Tom Pratt

Personal information
- Full name: Thomas Peet Pratt
- Date of birth: 28 August 1873
- Place of birth: Fleetwood, England
- Date of death: 1935 (aged 61–62)
- Position: Inside forward

Senior career*
- Years: Team / Apps / (Gls)
- 1894–1895: Fleetwood Rangers
- 1895–1896: Grimsby Town / 29 / (15)
- 1896–1899: Preston North End / 71 / (24)
- 1899–1900: Tottenham Hotspur / 26 / (19)
- 1900–1902: Preston North End / 54 / (16)
- 1902–1902: Fleetwood
- 1902–1903: Preston North End / 19 / (3)
- 1903–1904: Woolwich Arsenal / 8 / (2)
- 1904–1905: Fulham
- 1905–1906: Blackpool / 8 / (2)
- 1906–1907: Fleetwood
- 1907–190?: Blackpool / 0 / (0)

= Tom Pratt (footballer, born 1873) =

English footballer (1873–1935)

Thomas Peet Pratt (28 August 1873 – 1935) was an English footballer active in the late 19th and early 20th centuries, known for his goal-scoring prowess as a forward-inside forward.

==Career==
Pratt began his football career with Fleetwood Rangers in 1894. A year later, he moved to Grimsby Town, where he continued to develop as a striker. In 1896, he signed with Preston North End, remaining at the club for three seasons and establishing himself as a reliable attacker.

In April 1899, Pratt transferred toTottenham Hotspur. His made his debut in the club's first Southern League match of the season, a 3–1 away victory against Millwall. During his one season with Tottenham, Pratt played a pivotal role in the team's Southern League campaign.
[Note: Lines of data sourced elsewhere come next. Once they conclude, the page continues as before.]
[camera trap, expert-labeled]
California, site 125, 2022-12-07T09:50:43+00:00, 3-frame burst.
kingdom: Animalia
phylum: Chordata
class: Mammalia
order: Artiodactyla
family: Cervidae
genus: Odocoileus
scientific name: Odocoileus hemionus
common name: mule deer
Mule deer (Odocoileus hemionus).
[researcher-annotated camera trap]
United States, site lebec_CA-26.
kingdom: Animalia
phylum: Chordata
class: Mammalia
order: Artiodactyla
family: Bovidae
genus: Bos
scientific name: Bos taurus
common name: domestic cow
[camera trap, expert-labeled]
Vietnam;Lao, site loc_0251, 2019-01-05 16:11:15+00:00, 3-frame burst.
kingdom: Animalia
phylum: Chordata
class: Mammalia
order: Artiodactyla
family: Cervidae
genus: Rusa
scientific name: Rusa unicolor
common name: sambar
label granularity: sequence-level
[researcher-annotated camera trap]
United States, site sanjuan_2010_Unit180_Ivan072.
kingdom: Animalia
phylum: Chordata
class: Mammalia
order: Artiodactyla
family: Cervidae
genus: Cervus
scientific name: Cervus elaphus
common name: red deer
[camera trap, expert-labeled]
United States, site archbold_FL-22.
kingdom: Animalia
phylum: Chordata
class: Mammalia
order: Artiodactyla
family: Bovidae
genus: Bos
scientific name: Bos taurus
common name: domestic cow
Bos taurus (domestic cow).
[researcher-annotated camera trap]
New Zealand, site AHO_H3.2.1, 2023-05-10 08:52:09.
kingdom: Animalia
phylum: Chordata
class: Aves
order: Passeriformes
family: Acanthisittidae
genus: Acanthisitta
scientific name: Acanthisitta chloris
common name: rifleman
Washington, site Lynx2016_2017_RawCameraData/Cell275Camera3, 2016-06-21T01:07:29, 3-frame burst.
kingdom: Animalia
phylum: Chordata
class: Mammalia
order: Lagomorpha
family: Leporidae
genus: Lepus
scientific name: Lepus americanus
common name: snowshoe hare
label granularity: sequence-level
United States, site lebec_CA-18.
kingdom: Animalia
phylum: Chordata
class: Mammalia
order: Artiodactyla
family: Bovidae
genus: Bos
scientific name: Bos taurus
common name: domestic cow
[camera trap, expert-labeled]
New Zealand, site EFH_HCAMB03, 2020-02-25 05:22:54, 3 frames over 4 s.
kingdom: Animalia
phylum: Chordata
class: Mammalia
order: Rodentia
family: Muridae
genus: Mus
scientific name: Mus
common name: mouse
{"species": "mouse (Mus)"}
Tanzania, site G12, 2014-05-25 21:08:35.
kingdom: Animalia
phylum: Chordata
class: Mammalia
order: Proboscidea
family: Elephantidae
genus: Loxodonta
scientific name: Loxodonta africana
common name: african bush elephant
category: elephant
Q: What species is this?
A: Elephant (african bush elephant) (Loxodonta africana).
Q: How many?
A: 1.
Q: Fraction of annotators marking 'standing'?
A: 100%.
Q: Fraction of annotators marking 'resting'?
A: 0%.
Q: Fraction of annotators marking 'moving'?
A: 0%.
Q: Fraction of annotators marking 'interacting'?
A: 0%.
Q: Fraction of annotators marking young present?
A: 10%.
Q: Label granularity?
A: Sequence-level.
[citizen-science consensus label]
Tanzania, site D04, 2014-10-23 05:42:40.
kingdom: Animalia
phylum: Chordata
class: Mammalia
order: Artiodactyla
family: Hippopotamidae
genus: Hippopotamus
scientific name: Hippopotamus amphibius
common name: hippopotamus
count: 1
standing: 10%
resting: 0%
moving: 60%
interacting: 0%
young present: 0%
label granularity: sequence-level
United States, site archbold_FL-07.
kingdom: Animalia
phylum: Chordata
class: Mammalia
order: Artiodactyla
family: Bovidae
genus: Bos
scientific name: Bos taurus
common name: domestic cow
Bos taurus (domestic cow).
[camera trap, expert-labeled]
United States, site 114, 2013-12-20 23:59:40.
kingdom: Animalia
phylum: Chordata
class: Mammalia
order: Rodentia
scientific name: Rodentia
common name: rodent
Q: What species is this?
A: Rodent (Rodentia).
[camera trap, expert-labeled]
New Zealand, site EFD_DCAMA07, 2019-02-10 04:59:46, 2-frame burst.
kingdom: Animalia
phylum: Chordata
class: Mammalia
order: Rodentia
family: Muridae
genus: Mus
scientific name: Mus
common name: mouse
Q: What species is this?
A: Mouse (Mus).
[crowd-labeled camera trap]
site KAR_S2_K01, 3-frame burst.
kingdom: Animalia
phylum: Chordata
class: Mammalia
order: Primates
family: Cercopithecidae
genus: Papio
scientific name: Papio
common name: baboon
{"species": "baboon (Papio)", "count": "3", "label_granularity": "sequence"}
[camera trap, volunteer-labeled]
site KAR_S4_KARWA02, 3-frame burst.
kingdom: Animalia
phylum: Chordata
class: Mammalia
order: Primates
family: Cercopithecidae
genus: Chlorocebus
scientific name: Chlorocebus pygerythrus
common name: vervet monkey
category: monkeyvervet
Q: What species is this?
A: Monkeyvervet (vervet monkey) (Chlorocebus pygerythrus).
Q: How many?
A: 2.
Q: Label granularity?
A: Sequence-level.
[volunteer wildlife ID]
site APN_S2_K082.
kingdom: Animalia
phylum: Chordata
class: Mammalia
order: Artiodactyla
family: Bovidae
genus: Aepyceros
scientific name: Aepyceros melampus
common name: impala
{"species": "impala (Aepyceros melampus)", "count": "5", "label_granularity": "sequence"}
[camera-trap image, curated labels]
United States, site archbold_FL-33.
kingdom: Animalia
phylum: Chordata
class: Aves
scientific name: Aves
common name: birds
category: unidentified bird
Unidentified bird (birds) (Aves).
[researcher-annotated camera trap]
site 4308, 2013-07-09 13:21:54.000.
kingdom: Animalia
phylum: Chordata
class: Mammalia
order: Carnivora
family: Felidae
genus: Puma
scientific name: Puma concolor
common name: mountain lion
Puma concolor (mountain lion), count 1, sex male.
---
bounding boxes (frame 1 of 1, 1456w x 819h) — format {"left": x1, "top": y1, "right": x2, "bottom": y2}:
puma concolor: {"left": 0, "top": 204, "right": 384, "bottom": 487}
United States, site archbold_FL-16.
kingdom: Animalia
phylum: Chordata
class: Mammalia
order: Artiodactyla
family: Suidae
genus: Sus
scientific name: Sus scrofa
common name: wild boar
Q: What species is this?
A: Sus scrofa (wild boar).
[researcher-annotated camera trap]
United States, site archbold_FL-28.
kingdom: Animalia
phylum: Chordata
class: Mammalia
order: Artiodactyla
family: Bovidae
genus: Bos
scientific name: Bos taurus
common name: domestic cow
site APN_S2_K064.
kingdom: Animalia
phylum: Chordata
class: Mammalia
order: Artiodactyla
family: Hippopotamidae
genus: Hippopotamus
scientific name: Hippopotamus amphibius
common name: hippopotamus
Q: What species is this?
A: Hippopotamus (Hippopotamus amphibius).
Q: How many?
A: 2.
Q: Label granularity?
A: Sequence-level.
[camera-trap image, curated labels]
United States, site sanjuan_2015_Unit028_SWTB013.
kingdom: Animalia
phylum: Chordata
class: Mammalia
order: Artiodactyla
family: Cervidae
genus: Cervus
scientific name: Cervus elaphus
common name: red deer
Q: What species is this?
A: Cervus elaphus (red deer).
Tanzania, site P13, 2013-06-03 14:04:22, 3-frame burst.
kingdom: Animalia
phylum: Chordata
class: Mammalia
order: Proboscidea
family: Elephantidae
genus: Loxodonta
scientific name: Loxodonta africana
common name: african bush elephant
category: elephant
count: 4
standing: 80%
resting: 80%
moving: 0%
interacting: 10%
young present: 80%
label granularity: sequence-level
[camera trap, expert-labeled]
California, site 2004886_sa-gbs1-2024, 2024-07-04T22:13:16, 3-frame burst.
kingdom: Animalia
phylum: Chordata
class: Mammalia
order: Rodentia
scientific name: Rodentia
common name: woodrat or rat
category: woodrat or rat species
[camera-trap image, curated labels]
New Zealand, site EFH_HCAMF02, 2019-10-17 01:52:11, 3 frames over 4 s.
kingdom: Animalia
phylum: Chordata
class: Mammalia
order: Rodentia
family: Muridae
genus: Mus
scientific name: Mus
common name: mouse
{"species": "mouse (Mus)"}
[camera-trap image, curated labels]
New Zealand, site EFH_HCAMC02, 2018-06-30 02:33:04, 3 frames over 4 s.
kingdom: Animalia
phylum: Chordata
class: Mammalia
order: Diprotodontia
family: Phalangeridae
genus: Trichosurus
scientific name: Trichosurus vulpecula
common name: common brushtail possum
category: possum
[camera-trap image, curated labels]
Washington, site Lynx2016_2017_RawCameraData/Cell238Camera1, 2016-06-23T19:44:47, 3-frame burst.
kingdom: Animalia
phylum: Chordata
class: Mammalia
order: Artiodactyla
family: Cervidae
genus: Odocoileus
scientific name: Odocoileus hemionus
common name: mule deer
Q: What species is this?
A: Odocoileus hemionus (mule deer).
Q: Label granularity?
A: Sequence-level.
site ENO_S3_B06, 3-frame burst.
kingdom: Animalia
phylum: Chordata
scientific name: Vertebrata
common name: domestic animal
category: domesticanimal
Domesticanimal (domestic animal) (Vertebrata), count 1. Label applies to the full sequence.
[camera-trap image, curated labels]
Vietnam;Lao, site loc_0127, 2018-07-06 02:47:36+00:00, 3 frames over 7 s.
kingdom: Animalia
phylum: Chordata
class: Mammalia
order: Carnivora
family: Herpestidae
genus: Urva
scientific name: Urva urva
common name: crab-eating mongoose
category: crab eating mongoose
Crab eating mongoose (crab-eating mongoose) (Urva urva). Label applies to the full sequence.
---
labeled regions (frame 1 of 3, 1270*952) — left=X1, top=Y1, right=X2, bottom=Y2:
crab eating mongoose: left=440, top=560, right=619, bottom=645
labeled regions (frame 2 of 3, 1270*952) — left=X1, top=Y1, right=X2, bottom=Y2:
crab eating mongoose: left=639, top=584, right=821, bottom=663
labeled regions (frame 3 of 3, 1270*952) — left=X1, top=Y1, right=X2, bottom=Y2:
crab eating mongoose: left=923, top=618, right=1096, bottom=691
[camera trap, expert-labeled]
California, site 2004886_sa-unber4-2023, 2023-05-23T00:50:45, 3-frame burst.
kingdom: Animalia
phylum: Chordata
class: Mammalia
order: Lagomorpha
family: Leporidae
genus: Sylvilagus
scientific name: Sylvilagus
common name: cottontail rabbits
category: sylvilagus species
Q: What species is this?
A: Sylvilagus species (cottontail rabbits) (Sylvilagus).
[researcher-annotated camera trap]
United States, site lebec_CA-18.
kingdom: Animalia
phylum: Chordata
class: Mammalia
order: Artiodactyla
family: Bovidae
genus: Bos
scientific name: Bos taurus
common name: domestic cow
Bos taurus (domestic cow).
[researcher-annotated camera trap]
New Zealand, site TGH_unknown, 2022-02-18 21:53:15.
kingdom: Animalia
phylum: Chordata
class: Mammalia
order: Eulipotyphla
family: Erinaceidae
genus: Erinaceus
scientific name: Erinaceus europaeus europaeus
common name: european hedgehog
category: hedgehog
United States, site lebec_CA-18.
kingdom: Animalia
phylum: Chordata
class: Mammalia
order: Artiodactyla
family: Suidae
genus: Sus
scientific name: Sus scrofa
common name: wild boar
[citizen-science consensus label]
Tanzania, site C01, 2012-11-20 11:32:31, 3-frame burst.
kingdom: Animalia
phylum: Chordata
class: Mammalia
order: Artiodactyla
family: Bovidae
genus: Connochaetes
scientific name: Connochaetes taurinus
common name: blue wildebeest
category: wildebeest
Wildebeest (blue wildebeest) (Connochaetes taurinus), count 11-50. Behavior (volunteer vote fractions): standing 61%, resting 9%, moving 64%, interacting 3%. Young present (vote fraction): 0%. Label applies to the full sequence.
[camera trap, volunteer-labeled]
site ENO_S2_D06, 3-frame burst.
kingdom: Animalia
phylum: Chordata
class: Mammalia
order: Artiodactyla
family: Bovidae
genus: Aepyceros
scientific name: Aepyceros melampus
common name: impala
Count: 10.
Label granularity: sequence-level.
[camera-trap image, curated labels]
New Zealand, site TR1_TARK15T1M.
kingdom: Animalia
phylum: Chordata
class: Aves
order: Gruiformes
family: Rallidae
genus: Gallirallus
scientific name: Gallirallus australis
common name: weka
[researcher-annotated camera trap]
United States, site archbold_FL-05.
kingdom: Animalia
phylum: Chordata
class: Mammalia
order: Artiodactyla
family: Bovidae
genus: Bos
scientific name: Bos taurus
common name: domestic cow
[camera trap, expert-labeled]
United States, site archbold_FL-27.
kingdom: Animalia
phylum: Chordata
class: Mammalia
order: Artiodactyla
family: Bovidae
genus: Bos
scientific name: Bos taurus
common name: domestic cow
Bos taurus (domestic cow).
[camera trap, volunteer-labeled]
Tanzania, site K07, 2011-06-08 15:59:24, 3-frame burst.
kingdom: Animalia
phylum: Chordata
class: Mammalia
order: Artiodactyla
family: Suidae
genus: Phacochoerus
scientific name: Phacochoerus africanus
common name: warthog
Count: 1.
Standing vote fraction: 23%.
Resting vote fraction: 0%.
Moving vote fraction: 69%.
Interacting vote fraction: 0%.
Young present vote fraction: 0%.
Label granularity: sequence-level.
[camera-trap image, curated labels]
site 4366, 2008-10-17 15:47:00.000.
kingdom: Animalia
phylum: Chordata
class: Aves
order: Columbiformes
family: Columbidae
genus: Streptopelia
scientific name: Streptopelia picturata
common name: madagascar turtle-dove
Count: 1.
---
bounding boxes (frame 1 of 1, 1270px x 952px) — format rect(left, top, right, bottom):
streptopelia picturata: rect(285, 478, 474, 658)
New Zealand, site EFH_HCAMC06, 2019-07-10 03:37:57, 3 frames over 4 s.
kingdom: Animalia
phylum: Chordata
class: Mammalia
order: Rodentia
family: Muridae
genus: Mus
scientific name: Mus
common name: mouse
He was the club's top scorer, netting an impressive 54 goals in 60 appearances across all competitions. Despite his on-field success, Pratt reportedly did not feel settled at the club and returned to Preston North End in 1900, where he stayed until July 1903. Over the course of the season, he made 10 appearances for Arsenal, scoring one goal.

Following his brief spell at Arsenal, Pratt joined Fulham in August 1904, continuing his career in English football.